* [AIM] Print out every record exactly as it appears.
** Start of RECORDS SHOWN **
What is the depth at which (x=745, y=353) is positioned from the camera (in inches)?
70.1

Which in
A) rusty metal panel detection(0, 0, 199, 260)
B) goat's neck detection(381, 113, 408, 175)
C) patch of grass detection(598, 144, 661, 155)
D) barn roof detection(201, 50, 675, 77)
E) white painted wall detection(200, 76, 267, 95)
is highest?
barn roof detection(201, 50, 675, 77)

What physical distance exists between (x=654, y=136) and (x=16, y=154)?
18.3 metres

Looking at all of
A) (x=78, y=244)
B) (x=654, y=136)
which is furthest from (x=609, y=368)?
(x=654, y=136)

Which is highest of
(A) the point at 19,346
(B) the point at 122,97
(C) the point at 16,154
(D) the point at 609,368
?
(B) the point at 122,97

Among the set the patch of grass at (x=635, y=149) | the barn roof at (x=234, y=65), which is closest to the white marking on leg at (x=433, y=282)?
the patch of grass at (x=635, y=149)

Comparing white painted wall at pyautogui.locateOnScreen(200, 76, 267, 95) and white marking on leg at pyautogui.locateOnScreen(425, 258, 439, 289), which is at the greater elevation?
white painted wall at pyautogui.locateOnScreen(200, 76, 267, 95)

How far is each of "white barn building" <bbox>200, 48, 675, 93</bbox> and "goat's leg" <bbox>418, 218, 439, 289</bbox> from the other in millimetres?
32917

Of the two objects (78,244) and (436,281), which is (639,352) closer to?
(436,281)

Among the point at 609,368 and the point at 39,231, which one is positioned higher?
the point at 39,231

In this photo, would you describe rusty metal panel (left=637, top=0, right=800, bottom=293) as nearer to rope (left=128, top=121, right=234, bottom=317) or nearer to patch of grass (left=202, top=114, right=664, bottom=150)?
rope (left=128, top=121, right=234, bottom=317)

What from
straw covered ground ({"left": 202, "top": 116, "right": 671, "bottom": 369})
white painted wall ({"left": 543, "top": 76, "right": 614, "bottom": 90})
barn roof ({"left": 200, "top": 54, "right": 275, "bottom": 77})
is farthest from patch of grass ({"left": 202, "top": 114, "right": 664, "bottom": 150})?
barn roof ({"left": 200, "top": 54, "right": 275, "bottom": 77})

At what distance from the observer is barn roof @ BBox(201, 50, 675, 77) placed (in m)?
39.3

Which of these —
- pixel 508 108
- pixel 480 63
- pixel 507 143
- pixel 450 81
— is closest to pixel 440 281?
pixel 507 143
** End of RECORDS SHOWN **
* [RESULT OF THIS TASK]
What is the depth at which (x=745, y=353) is positioned from the camera (in inches)?
70.1

Which in
A) rusty metal panel detection(0, 0, 199, 260)
B) goat's neck detection(381, 113, 408, 175)
C) patch of grass detection(598, 144, 661, 155)
D) barn roof detection(201, 50, 675, 77)
E) white painted wall detection(200, 76, 267, 95)
is highest?
barn roof detection(201, 50, 675, 77)

What physical distance exists between (x=654, y=136) and (x=16, y=154)?
18.3 metres

Looking at all of
A) (x=78, y=244)
B) (x=654, y=136)
which is furthest from (x=609, y=368)?
(x=654, y=136)

Which is highest of
(A) the point at 19,346
(B) the point at 122,97
(C) the point at 16,154
(D) the point at 609,368
?
(B) the point at 122,97

Among the set the patch of grass at (x=635, y=149) | the barn roof at (x=234, y=65), which is closest to the white marking on leg at (x=433, y=282)?
the patch of grass at (x=635, y=149)

Comparing white painted wall at pyautogui.locateOnScreen(200, 76, 267, 95) and white marking on leg at pyautogui.locateOnScreen(425, 258, 439, 289), which is at the greater elevation?
white painted wall at pyautogui.locateOnScreen(200, 76, 267, 95)

How far is each of "white barn building" <bbox>200, 48, 675, 93</bbox> and "goat's leg" <bbox>418, 218, 439, 289</bbox> from the other in millimetres?
32917

Of the two objects (78,244) and (436,281), which is (639,352) closer to?
(436,281)

Among the point at 609,368 and the point at 39,231, which one is positioned higher?
the point at 39,231

In this photo, would you describe rusty metal panel (left=637, top=0, right=800, bottom=293) as nearer to rope (left=128, top=121, right=234, bottom=317) or nearer to patch of grass (left=202, top=114, right=664, bottom=150)?
rope (left=128, top=121, right=234, bottom=317)

What from
straw covered ground ({"left": 202, "top": 116, "right": 671, "bottom": 369})
white painted wall ({"left": 543, "top": 76, "right": 614, "bottom": 90})
barn roof ({"left": 200, "top": 54, "right": 275, "bottom": 77})
is farthest from patch of grass ({"left": 202, "top": 114, "right": 664, "bottom": 150})?
barn roof ({"left": 200, "top": 54, "right": 275, "bottom": 77})

At what distance from the observer is barn roof @ BBox(201, 50, 675, 77) placed (in m)?
39.3

Which of these —
- pixel 508 108
- pixel 480 63
- pixel 507 143
- pixel 450 81
— is closest to pixel 440 281?
pixel 507 143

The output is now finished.